Unexpected behavior of WeakHashMap with Map as key returning null value after modification of key

We need to cache some information about some objects therefore we are using java.util.WeakHashMap. If we the key is java.util.HashMap we are seeing unexpected behavior.

Example:

WeakHashMap<Object, Object> whm = new WeakHashMap<>();
Map<String, String> map = new HashMap<>();
whm.put(map, "map");
System.out.println(map + ": " + whm.get(map) + " " + whm + " " + whm.containsKey(map));

map.put("key", "value");
System.out.println(map + ": " + whm.get(map) + " " + whm + " " + whm.containsKey(map));
System.out.println(map.hashCode());
System.out.println(whm.entrySet().stream().map(e -> e.getKey().hashCode()).collect(Collectors.toList()));
System.out.println(whm.entrySet().stream().map(e -> e.getKey() == map).collect(Collectors.toList()));

output is:

{}: map {{}=map} true
{key=value}: null {{key=value}=map} false
112004910
[112004910]
[true]

Why is whm.get(map) null after calling whm.put(map, "map")?
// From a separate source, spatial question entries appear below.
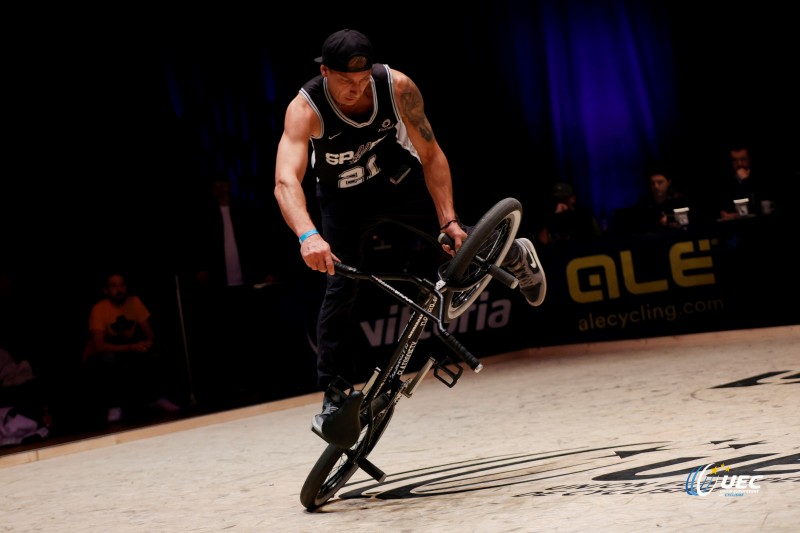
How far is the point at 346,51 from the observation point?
4062mm

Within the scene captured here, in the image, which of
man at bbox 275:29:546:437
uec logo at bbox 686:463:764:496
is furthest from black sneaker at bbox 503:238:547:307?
uec logo at bbox 686:463:764:496

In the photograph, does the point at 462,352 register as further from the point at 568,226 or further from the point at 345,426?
the point at 568,226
Same result for java.util.HashSet...

For AtomicInteger it works as expected:

WeakHashMap<Object, Object> whm = new WeakHashMap<>();
AtomicInteger integer = new AtomicInteger(0);
whm.put(integer, "integer");
System.out.println(integer + ": " + whm.get(integer) + " " + whm + " " + whm.containsKey(integer));

integer.set(1);
System.out.println(integer + ": " + whm.get(integer) + " " + whm + " " + whm.containsKey(integer));

results in:

0: integer {0=integer} true
1: integer {1=integer} true
Jon Skeet
people
quotationmark

This has nothing to do with it being a weak map, and everything to do with you modifying a map key, which is basically something you should avoid doing. By adding an entry to the map, you're changing its hash code. This is easily demonstrated:

import java.util.HashMap;
import java.util.Map;

public class Test {

    public static void main(String[] args) {
        Map<String, String> map = new HashMap<>();
        System.out.println(map.hashCode());
        map.put("key", "value");
        System.out.println(map.hashCode());        
    }
}

At that point trying to fetch the entry will fail, because its hash code no longer matches the hash code it was inserted with.

AtomicInteger doesn't override either equals or hashCode, so you get object identity equality instead - its hash code doesn't change when you call set.